■ **Task to carry out**:
Arrange everything from the line containing "Is the helicopter fuselage" down to the end of the material as a two-column CSV with headers input and output, one row for each thing asked: its wording under input and its answer under output. Put each field in quotation marks and turn line breaks into spaces.

[Records from a spatial question set]
*****

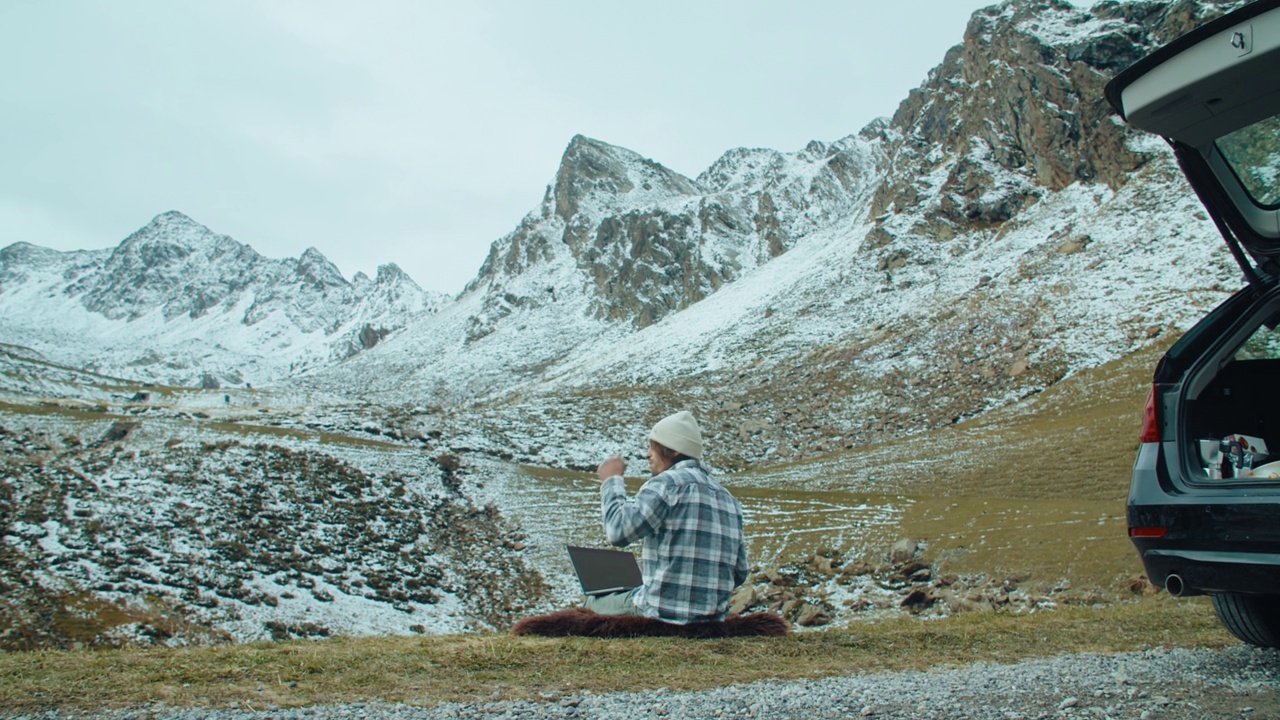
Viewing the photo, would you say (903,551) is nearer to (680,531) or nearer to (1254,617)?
(1254,617)

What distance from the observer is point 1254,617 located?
208 inches

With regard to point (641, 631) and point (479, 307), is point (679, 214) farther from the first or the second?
point (641, 631)

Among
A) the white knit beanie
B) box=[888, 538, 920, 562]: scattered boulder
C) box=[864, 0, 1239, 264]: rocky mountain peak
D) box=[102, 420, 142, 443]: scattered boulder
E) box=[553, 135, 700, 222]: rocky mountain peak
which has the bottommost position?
box=[888, 538, 920, 562]: scattered boulder

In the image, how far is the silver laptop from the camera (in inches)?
295

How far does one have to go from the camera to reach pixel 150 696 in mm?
4238

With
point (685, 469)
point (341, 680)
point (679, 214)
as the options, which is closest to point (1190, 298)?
point (685, 469)

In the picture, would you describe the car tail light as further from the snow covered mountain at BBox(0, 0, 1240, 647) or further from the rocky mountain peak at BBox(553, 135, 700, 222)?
the rocky mountain peak at BBox(553, 135, 700, 222)

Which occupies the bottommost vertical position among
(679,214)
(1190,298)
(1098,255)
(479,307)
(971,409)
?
(971,409)

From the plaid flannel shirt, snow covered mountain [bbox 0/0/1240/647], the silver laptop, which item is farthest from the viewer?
snow covered mountain [bbox 0/0/1240/647]

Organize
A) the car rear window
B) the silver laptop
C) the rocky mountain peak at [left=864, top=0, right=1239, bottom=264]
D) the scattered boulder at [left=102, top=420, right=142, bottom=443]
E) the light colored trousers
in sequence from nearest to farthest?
the car rear window → the light colored trousers → the silver laptop → the scattered boulder at [left=102, top=420, right=142, bottom=443] → the rocky mountain peak at [left=864, top=0, right=1239, bottom=264]

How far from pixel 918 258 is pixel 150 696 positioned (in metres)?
81.7

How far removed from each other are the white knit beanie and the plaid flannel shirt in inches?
6.1

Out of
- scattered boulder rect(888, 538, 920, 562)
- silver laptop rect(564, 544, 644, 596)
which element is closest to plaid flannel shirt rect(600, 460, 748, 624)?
silver laptop rect(564, 544, 644, 596)

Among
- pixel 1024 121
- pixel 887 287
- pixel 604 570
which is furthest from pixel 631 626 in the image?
pixel 1024 121
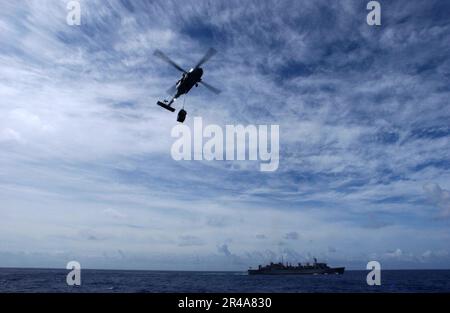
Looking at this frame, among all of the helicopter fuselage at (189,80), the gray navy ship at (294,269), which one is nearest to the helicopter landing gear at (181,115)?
the helicopter fuselage at (189,80)

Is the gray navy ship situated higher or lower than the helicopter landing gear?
lower

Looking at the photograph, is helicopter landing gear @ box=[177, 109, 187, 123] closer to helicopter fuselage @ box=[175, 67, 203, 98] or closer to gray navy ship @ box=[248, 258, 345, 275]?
helicopter fuselage @ box=[175, 67, 203, 98]

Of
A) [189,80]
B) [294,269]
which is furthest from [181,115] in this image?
[294,269]

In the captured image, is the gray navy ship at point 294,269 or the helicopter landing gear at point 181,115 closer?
the helicopter landing gear at point 181,115

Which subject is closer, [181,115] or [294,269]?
[181,115]

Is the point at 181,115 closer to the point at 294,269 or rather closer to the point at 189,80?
the point at 189,80

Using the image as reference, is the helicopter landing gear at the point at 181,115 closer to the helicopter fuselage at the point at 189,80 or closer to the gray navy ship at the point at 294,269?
the helicopter fuselage at the point at 189,80

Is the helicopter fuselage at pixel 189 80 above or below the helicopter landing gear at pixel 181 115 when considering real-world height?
above

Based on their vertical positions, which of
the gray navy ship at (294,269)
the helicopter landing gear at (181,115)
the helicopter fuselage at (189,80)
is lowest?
the gray navy ship at (294,269)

*****

■ **Solution to this problem**:
input,output
"Is the helicopter fuselage at pixel 189 80 above or below the helicopter landing gear at pixel 181 115 when considering real-world height?","above"
"Based on their vertical positions, which of the gray navy ship at (294,269) the helicopter landing gear at (181,115) the helicopter fuselage at (189,80) is lowest?","the gray navy ship at (294,269)"